→ **Text provided**
* * * * * * *

5 Ways to Fail at Machine Learning

AI is the future. This is not a controversial statement. In fact, it’s one I’m sure you have heard a lot. We are using AI to enhance user experience, to mitigate risk, to sell ads, and maybe one day, to drive our cars. Between the reality of AI and the proclamation that “Data Scientist will be the sexiest job of the 21st century,” we have all heard the hype.

However: 80% of machine learning projects fail to make it into production. And that’s likely a low estimate. This is an astounding number when you consider the cost of a machine learning project failing. I mean the literal cost; data scientists are a high cost human resource, and the cost of training a machine learning algorithm can be non-trivial.

On one hand, we have the promise of data changing your organization, and honestly, it really can. The value of all of the FAANG companies relies on machine learning of one flavor or another. On the other hand, the majority of projects are never being put into production, and therefore, are never adding business value. How can we reduce this cost? What can we do to ensure that our machine learning projects are more likely to be successful?

The short answer: you can never be 100% sure that the project will be successful and we shouldn’t shy away from failure. You can learn a lot from failing! Which is what this article is all about. I’m going to go through five rules you can follow that will improve the chances your projects are successful. And then, because I like humiliating myself, I’ll tell you an example from my own career when we violated that rule and the project failed.

My AI model is wrong — There are definitely advances in AI! They are not as far as you think they are.

1. Know Your Product

This is the most consistent mistake I see data scientists make. Over and over and over again. They develop a machine learning algorithm that they think is really cool, and then are puzzled why the product team doesn’t think it’s cool enough to integrate in the product. The old “if you build it they will come” idea. This RARELY works.

* * * * * * *

→ **Supplied data**

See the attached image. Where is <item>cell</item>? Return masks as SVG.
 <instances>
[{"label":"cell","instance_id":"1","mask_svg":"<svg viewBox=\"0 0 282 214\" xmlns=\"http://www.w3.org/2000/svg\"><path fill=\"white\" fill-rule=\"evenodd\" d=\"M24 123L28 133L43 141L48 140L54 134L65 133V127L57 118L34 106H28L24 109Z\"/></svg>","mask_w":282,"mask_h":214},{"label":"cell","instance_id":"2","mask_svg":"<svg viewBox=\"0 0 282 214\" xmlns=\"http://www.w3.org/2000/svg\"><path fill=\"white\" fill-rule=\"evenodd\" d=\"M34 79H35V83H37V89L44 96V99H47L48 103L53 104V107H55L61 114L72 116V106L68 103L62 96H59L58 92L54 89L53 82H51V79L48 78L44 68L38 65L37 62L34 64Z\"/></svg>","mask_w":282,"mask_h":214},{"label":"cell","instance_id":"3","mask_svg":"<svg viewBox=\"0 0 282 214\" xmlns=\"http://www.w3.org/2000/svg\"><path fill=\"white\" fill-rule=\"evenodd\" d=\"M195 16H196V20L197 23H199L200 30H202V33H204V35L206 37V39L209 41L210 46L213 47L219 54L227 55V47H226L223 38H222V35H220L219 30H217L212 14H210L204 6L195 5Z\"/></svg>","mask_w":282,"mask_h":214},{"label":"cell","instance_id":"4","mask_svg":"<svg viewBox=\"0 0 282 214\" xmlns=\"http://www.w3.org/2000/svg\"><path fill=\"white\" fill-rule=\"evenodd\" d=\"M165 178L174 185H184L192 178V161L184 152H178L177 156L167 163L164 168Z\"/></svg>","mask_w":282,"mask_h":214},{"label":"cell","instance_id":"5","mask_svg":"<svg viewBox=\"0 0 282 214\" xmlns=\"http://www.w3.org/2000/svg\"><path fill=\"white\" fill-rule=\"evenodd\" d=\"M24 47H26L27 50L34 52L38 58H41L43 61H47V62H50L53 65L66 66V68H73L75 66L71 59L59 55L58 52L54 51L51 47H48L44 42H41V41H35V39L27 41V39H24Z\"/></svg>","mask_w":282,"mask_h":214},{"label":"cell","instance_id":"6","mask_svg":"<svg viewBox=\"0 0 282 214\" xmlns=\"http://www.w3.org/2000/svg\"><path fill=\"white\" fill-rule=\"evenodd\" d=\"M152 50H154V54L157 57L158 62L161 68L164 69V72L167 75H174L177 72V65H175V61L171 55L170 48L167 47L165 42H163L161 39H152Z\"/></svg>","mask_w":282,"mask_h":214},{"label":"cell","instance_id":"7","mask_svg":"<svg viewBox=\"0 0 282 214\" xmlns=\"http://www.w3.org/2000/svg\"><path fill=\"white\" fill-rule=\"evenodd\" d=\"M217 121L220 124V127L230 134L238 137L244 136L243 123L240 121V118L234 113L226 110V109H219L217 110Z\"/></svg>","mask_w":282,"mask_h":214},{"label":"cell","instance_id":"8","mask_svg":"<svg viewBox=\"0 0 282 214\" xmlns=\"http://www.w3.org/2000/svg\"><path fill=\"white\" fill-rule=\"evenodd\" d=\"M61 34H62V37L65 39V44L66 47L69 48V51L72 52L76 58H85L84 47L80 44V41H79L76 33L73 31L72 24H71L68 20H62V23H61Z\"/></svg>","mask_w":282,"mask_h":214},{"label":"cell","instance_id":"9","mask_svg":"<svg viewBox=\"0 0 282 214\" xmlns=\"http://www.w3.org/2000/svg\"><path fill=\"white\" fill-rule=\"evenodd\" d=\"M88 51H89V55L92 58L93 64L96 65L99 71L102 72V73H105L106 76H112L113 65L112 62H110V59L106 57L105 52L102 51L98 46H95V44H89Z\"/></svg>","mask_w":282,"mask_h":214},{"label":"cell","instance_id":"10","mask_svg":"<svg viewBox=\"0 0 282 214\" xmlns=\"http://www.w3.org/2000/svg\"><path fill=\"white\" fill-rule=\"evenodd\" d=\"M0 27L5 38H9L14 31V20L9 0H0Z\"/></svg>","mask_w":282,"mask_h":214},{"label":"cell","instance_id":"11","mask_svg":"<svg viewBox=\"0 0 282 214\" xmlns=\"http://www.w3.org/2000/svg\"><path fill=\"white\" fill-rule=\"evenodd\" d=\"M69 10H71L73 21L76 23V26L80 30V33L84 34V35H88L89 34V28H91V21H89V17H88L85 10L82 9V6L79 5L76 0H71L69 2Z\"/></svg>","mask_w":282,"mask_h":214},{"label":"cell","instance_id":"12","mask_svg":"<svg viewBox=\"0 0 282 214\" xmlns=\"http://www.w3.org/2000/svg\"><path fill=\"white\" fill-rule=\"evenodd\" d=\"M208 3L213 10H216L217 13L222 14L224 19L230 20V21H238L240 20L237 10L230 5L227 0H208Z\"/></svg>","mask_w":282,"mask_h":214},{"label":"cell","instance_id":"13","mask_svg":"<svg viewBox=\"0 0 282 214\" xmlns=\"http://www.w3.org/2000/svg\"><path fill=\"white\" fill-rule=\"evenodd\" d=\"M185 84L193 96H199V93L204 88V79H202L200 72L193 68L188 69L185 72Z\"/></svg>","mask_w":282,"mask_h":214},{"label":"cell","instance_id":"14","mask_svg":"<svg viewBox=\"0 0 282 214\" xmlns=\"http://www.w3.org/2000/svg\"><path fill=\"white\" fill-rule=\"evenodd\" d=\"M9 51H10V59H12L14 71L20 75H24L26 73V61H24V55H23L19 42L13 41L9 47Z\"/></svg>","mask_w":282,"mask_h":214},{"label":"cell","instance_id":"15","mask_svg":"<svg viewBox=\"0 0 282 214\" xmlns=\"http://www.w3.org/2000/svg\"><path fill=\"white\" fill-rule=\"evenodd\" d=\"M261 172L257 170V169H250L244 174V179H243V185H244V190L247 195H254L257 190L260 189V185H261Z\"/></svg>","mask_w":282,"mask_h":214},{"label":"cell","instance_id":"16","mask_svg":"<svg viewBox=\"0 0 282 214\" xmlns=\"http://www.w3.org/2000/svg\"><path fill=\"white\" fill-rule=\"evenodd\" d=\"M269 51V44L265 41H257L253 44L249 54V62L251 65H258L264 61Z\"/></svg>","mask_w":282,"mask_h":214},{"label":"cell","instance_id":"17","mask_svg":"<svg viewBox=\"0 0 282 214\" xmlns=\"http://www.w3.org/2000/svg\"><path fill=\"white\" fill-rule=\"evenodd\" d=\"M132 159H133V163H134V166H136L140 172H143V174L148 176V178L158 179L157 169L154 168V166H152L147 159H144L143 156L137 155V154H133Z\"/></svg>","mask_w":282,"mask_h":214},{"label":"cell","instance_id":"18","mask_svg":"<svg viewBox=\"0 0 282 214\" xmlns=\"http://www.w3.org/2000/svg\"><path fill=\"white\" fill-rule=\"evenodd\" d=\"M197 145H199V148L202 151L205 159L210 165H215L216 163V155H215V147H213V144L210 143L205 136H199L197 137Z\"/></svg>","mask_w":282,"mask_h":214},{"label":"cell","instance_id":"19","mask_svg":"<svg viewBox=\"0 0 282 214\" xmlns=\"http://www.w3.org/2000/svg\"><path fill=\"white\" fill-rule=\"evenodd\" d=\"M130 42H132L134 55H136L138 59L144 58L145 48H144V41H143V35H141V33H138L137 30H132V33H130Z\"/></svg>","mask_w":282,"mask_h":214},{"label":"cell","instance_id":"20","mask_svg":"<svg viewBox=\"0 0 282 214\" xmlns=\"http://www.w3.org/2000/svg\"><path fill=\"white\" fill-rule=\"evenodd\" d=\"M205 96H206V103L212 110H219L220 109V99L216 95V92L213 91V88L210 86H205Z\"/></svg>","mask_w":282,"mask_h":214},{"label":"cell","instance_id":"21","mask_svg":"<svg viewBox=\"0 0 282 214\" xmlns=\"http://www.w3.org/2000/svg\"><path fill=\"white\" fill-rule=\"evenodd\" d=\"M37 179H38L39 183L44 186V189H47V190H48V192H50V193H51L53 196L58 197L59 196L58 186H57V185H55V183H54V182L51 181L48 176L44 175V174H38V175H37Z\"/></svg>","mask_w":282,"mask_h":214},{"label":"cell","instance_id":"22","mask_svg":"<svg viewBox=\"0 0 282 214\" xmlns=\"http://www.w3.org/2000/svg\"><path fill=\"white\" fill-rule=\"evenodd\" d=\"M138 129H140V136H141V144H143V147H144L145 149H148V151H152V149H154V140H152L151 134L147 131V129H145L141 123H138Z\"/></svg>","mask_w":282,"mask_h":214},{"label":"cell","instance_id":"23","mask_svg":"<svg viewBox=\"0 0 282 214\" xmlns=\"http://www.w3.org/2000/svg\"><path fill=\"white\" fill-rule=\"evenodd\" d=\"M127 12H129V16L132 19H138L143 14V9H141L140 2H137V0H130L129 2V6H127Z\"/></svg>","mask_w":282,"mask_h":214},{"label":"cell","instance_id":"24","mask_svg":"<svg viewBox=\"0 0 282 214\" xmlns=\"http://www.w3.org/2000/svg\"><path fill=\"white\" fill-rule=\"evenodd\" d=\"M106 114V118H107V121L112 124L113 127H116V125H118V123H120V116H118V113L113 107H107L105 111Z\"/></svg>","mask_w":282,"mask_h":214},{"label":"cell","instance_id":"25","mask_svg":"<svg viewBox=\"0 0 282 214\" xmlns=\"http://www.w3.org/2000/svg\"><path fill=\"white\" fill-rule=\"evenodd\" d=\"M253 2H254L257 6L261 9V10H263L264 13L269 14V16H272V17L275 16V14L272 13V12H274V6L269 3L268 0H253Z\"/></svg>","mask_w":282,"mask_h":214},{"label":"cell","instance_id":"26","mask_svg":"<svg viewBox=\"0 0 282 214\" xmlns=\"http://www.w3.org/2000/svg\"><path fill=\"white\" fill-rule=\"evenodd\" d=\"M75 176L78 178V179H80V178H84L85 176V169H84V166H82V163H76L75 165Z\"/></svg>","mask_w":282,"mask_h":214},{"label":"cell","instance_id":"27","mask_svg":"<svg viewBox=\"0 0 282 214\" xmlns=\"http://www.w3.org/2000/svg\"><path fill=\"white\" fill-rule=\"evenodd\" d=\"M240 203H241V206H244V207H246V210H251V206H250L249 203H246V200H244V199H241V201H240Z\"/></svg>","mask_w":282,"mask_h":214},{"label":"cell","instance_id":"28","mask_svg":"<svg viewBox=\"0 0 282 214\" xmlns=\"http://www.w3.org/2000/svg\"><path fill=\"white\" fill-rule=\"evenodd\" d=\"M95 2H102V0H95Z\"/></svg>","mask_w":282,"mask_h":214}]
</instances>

* * * * * * *

→ **Challenges**
(A) Return the passage of the machine learning article from "The short answer: you" up to and including "the project failed.".
(B) Summarize the machine learning article in two sentences.
The material comes from a separate source.

→ **Outputs**
(A)
The short answer: you can never be 100% sure that the project will be successful and we shouldn’t shy away from failure. You can learn a lot from failing! Which is what this article is all about. I’m going to go through five rules you can follow that will improve the chances your projects are successful. And then, because I like humiliating myself, I’ll tell you an example from my own career when we violated that rule and the project failed.

(B) Despite the hype around AI, about 80% of machine learning projects never reach production, which is costly because data scientists are expensive and training algorithms can be non-trivial. The article offers five rules to improve a project's chances, each paired with a failure from the author's own career, starting with knowing your product, since data scientists often build algorithms that the product team doesn't find worth integrating.